### WORK ORDER A
In the derailment article, how many cars of the freight train went off the tracks near Springfield?
### WORK ORDER B
Reproduce the portion of the derailment article starting at "The crash follows" and ending at "and federal government.".
### WORK ORDER C
Condense the paragraph of the derailment article that begins "A 212-car freight train" into a bulleted list that keeps its main facts.

AMAC Exclusive – By Andrew Abbott
Just over one month after the devastating train derailment in East Palestine, Ohio, another train left the tracks in the west central part of the state Saturday evening, prompting temporary shelter-in-place orders for residents within 1,000 feet of the overturned train cars. While the crash fortunately resulted in no injuries and no evidence of hazardous materials spilling into the environment, it was yet more evidence of the fragile state of America’s infrastructure.
A 212-car freight train was traveling southbound in Clark County around 5 pm on Saturday when 28 cars went off the tracks near the city of Springfield. Although several of the cars that derailed had trace amounts of diesel exhaust fluid and polyacrylamide water solution, they were empty at the time of the crash. A statement from the Clark County Emergency Management Agency said that “the Clark County Hazmat team and Ohio Environmental Protection Agency each independently examined the crash site and verified there was no evidence of spillage at the site.”
The crash follows another derailment 200 miles northeast in East Palestine, Ohio, on February 3 that did send toxic chemicals pouring into the air and waterways. More than a month later, many residents are still unsure if the air they are breathing or the water they are drinking is safe after a haphazard response by both the state and federal government.
Both crashes have placed renewed scrutiny on the safety of America’s rail system and the officials responsible for it – namely, President Joe Biden and Secretary of Transportation Pete Buttigieg. The White House has made hardly any mention of the East Palestine disaster, with Biden traveling to Ukraine instead of Ohio in the wake of the derailment. Buttigieg, meanwhile, appeared at first dismissive and then paralyzed by the crisis, only traveling to the site after a visit from former President Donald Trump, who publicly shamed Biden and the former mayor of South Bend, Indiana, for their inaction.

### MATERIAL PROVIDED

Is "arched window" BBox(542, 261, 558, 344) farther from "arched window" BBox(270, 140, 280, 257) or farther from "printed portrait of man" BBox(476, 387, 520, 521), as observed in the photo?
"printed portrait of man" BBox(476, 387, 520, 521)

### WRITTEN SOLUTION A
28 of the train's 212 cars

### WRITTEN SOLUTION B
The crash follows another derailment 200 miles northeast in East Palestine, Ohio, on February 3 that did send toxic chemicals pouring into the air and waterways. More than a month later, many residents are still unsure if the air they are breathing or the water they are drinking is safe after a haphazard response by both the state and federal government.

### WRITTEN SOLUTION C
- A 212-car freight train was traveling south in Clark County around 5 pm on Saturday.
- 28 cars derailed near the city of Springfield.
- Several derailed cars had trace amounts of diesel exhaust fluid and polyacrylamide water solution, but they were empty at the time of the crash.
- The Clark County Emergency Management Agency said the Clark County Hazmat team and the Ohio Environmental Protection Agency each independently examined the site and found no evidence of spillage.